Notorious in the West(10)

By: Lisa Plumley

 He hoped it wouldn’t come to that. But as a pair of ragged miners saw him coming down the street, gave a yelp of surprise when they saw his face then scurried to the side to avoid him, Griffin changed his mind. Suddenly, he felt in the mood to crush anything or anyone that displeased him...and he felt like starting now. Grimly, he shook out his wild, dark hair, pulled his flat-brimmed hat low over his eyes and took himself off to The Lorndorff Hotel, where—if they knew what was good for them—everyone from the merest maid to the most autocratic manager would be on their toes. Otherwise, he’d know the reason.

 * * *

 In retrospect, Olivia Mouton knew she should have realized something was amiss from the moment she finished breakfast in the sunny dining room of her father’s Lorndorff Hotel and heard the bellman chin wagging with the desk clerk as she passed by.

 “I heard he’s the terror of Boston,” the bellman was saying in a scandalized tone, “with eyes like the devil and a fancy dark coat that drags along on the ground when he stomps by—prob’ly on his way to put some orphans on a chain gang or some such.”

 “Pshaw. The way I heard tell, he could put grown men on that chain gang of his and get no guff,” the clerk replied with an offhanded wave hello to Olivia. “I ain’t the one who saw him, mind, but the night clerk told me he was about seven feet tall—”

 “Seven feet? Holy moly!”

 “—with a fully loaded gun belt and knives strapped to both legs. Dressed all in black, he was. Couldn’t scarcely see his face, ’specially with all that hair. Like a mountain man—”

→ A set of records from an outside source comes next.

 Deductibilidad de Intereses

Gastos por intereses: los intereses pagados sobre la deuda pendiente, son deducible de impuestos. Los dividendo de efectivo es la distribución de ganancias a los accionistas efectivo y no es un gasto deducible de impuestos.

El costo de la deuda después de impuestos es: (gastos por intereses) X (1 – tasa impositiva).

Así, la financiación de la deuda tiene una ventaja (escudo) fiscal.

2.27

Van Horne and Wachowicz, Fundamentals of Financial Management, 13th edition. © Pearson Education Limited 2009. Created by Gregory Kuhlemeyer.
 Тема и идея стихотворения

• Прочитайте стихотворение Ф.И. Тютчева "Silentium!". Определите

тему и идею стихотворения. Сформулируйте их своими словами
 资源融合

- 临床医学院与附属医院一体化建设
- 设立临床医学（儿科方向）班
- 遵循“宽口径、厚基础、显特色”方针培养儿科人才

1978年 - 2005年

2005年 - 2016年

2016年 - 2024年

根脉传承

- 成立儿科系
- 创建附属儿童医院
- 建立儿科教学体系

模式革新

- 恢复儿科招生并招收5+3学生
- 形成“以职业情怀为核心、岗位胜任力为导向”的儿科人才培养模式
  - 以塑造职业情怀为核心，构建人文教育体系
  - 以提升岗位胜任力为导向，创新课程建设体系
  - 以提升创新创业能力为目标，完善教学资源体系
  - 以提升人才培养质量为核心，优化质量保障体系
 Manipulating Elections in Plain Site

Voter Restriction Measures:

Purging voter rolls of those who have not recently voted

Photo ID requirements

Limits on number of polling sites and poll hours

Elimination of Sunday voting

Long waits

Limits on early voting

 “I heard he brung a huge ole bag of money with him.”

 “—only fancier,” the clerk said with a nod, “but with that same no-good attitude. As if he’d sooner sock you than say hello. I heard he commandeered the train that brung him. Forced ’em to turn off their track and go his way to Morrow Creek.”

 At that, the bellman whistled, apparently impressed. “Do you reckon he’s really him? I know Mr. Mouton got that telegram yesterday, but I thought Griffin Turner was practically a ghost.”

 “Nobody’s ever seen him,” the clerk agreed, “so I’d say—”

 Olivia cleared her throat. “Gentlemen,” she said gently, “you know we’re not supposed to gossip about our guests. This is a guest of the hotel you’re discussing, I assume?”

 Both men met her inquiry with disbelieving stares.

 “You haven’t heard?” the bellman asked. “I heard about him even afore I got to the hotel for work! The whole town’s abuzz.”

 This did not enlighten Olivia as much as she would have liked. Patiently, she said, “Well, the whole town’s not been here, in the hotel where I live,” she said with a good-natured smile—one that the bellman, who’d proposed to her just last month, returned readily. “Not yet. So I haven’t heard a thing.”

 “It’s The Boston Beast,” the clerk confided, leaning on his desk. He nearly smudged his guest register and upset his inkwell in the process. “The Tycoon Terror. The Business Brute!”

 The bellman nodded vigorously. “It’s him! Plain as day! Or night, at least. He didn’t even take his own private train car. He just showed up, lickety-split, in the middle of the night!”

 “Hmm. The Boston Beast, eh? You’ve been reading those tabloid journals from the states again, haven’t you?” Olivia guessed, shifting her gaze from one talkative employee to the next. She shook her head. “I’m going to have to ask the O’Malley & Sons book agent to stop bringing them with her.”

 “It ain’t the press. It’s the truth.” Wide-eyed, the desk clerk turned his guest register. He pointed at the aggressive scrawl penned on the very last line. “See? There’s his name!”

 “His name?” Olivia stifled a grin. She raised her brows. “Would that be The Tycoon Terror or The Business Brute?”

 “Just look!” The clerk waggled his finger at the scribble.

 Dubiously, Olivia peered at it. “That could be anything. It looks as if an especially tetchy chicken got a hold of a pen.”

 The bellman guffawed. He traded glances with the clerk, then returned his attention to her. “You’re funny, Miss Mouton.” He hitched up his suspenders, then nervously wet his lips. “I don’t s’pose you’ve given any more thought to my proposal?”

 Uh-oh. That was Olivia’s cue to skedaddle. No good could come of it when men talked about marrying her. She’d spent the past several years dodging proposals, having learned long ago that finding what she truly wanted—a man who’d value her for her genuine self—was as likely as finding gold in a guppy bowl.